Task requirements
Quote the lines of the material below verbatim, from the line containing "From the presented list" through the line containing "179 centimetres", inclusive.

Source data
- - - - -

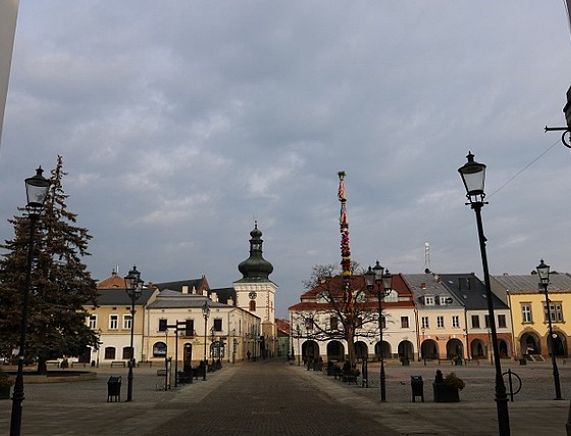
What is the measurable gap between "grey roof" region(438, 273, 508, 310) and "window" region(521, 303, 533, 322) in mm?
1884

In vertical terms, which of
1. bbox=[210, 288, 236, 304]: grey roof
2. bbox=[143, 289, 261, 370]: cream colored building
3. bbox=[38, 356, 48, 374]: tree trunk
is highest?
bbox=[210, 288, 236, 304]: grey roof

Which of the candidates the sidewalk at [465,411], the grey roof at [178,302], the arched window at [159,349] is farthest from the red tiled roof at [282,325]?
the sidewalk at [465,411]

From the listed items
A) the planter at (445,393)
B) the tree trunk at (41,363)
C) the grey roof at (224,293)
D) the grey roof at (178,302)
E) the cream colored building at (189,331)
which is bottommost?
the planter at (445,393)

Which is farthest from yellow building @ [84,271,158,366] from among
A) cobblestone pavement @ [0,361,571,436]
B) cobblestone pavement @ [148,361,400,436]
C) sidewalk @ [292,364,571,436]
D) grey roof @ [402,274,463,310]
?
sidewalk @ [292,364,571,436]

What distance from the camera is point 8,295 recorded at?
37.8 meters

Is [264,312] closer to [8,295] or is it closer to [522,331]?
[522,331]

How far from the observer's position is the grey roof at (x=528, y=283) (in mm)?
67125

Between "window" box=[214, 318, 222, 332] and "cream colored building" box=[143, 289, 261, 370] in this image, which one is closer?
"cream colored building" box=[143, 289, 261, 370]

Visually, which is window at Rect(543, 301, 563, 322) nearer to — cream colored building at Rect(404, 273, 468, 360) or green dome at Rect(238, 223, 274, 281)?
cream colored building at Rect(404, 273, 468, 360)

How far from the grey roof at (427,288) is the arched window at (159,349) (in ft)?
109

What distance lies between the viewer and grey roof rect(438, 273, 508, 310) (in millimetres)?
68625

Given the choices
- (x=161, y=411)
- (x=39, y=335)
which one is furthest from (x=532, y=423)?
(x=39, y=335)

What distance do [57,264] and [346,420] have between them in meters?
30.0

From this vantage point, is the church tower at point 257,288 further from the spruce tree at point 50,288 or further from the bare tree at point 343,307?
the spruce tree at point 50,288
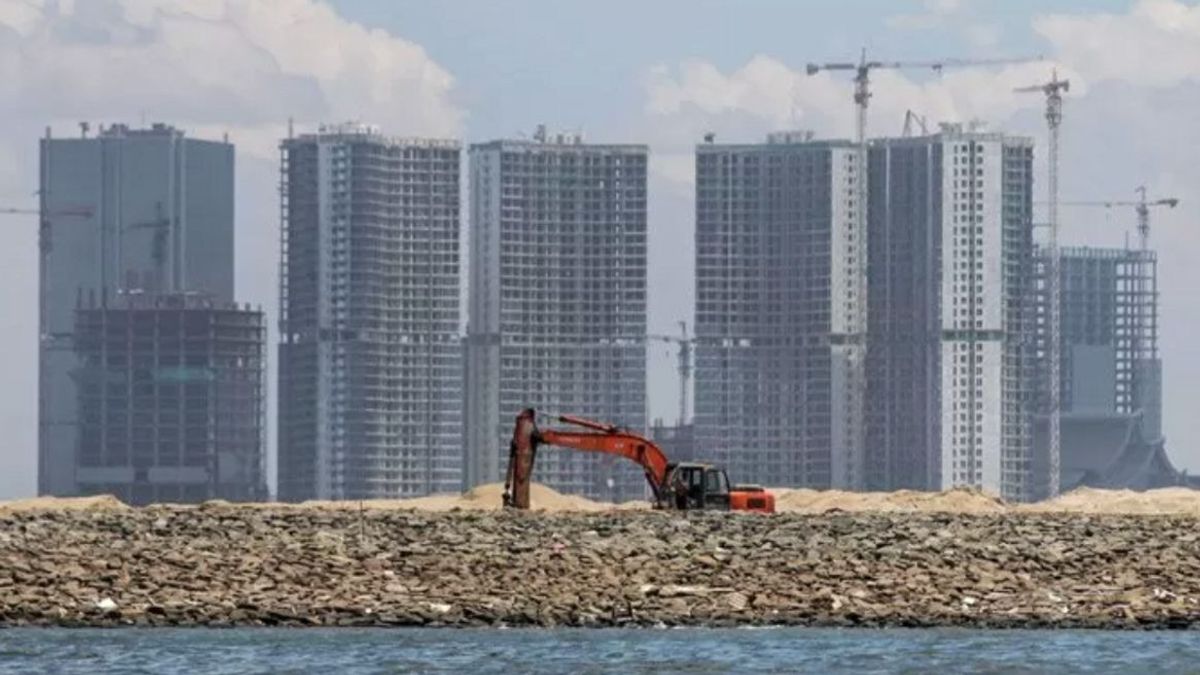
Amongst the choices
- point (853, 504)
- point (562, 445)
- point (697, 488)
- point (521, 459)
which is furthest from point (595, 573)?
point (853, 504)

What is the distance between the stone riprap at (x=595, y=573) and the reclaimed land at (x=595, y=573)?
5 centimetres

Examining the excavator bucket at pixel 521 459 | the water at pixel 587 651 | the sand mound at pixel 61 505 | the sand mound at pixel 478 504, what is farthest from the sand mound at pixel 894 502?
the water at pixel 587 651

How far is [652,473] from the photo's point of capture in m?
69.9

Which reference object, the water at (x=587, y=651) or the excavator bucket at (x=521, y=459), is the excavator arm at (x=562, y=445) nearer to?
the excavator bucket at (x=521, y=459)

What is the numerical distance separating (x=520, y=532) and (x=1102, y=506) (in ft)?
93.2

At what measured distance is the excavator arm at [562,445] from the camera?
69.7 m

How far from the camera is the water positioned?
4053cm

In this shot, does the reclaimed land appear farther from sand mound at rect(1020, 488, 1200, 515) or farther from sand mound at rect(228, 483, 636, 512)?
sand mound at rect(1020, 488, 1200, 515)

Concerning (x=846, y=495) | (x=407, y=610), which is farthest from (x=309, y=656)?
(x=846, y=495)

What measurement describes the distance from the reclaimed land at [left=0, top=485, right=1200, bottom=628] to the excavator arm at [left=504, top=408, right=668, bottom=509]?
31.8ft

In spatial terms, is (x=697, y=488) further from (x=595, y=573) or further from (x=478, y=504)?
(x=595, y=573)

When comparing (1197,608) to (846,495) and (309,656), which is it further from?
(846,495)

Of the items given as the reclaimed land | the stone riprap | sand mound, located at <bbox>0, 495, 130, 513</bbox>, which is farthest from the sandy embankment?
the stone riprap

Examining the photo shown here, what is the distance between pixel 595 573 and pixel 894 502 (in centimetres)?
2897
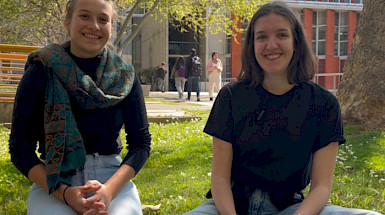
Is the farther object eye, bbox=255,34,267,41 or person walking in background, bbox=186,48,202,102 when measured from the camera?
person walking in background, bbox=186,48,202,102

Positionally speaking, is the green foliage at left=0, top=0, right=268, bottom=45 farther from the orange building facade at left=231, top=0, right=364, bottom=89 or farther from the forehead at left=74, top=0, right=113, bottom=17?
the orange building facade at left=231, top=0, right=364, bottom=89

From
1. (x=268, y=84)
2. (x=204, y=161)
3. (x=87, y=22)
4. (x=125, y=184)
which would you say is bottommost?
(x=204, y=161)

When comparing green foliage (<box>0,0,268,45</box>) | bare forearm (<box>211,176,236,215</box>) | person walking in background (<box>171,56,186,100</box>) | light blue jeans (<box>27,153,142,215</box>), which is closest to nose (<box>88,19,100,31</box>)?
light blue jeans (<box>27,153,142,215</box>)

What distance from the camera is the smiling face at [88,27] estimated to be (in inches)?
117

- - - - -

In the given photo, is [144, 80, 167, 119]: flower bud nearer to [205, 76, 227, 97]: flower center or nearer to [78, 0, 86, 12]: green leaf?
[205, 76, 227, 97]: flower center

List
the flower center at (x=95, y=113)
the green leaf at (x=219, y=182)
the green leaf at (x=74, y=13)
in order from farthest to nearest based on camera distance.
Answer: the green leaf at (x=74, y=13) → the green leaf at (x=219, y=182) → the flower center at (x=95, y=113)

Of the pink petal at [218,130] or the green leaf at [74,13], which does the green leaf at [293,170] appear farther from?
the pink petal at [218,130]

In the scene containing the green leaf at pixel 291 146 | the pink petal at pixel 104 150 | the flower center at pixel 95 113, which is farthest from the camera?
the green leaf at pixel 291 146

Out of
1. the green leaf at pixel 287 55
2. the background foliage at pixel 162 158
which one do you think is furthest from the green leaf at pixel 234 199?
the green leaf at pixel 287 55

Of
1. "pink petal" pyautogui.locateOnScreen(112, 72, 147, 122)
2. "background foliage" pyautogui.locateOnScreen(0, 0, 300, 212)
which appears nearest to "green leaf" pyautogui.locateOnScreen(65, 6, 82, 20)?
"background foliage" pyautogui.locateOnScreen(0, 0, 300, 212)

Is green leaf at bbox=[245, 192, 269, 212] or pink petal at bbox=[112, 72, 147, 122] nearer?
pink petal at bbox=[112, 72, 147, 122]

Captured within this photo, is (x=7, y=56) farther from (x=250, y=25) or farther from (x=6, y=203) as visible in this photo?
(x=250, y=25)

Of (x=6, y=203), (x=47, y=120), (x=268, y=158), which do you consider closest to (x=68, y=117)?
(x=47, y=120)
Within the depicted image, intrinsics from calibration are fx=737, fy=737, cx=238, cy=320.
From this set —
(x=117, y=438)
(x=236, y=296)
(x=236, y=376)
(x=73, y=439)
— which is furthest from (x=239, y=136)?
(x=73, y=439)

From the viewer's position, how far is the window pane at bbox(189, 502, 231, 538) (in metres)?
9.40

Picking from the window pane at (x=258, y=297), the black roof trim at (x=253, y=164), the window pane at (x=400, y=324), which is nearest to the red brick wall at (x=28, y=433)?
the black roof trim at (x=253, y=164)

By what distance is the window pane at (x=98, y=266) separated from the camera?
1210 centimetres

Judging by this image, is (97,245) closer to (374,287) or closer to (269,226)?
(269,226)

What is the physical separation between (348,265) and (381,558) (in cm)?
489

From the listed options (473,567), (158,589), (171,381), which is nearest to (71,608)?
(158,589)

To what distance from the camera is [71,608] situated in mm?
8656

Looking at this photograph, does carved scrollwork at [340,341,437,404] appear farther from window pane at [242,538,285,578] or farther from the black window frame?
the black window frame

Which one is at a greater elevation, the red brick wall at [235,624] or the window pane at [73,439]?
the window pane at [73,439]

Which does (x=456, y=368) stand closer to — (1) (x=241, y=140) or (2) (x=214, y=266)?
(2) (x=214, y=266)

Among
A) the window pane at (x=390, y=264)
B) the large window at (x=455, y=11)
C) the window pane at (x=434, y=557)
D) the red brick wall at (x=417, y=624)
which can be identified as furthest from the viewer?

- - - - -

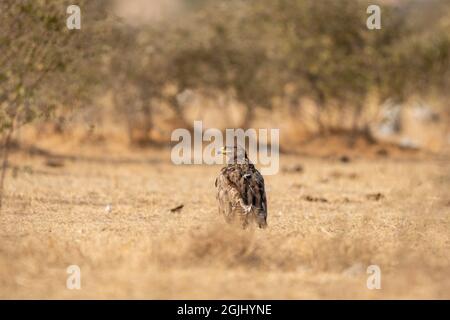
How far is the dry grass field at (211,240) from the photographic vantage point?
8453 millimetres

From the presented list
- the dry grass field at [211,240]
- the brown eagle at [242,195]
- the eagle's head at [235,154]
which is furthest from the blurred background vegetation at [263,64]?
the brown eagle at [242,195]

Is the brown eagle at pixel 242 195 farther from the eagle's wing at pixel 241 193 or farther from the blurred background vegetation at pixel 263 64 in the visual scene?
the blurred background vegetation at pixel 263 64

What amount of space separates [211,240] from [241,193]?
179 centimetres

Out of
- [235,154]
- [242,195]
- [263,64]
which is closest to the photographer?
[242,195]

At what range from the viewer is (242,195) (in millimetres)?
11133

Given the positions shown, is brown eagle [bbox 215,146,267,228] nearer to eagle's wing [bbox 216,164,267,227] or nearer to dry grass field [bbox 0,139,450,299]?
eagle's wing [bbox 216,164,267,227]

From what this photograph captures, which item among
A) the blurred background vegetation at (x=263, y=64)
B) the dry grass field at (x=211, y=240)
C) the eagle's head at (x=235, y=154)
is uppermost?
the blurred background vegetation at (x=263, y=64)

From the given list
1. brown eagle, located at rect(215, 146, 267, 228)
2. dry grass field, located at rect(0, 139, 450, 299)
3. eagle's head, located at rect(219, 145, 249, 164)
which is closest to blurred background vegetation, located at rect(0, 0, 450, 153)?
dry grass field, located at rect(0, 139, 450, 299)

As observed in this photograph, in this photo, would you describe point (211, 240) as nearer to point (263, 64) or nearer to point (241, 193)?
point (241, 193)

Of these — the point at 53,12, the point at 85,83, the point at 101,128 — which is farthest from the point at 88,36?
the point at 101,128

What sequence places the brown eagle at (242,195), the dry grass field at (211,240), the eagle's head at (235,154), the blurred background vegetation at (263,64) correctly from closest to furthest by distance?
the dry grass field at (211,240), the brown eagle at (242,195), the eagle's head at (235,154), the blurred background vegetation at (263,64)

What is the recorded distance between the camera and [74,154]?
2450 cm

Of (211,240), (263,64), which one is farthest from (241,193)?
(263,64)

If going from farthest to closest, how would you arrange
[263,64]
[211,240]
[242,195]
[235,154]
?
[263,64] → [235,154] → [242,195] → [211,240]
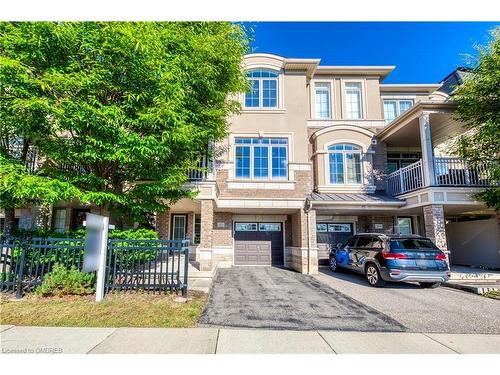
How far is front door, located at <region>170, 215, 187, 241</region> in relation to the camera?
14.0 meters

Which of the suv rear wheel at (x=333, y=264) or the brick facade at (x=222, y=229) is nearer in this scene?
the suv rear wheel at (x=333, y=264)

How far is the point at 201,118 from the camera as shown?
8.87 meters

- - - - -

Response to this task
From the presented list
- the dry grass field at [211,240]
- the brown eagle at [242,195]
- the eagle's head at [235,154]
which is furthest from the blurred background vegetation at [263,64]?
the brown eagle at [242,195]

Is the brown eagle at pixel 242 195 farther from the eagle's wing at pixel 241 193 or farther from the blurred background vegetation at pixel 263 64 in the visual scene?
the blurred background vegetation at pixel 263 64

What amount of space separates [211,240] from [241,193]?
179 centimetres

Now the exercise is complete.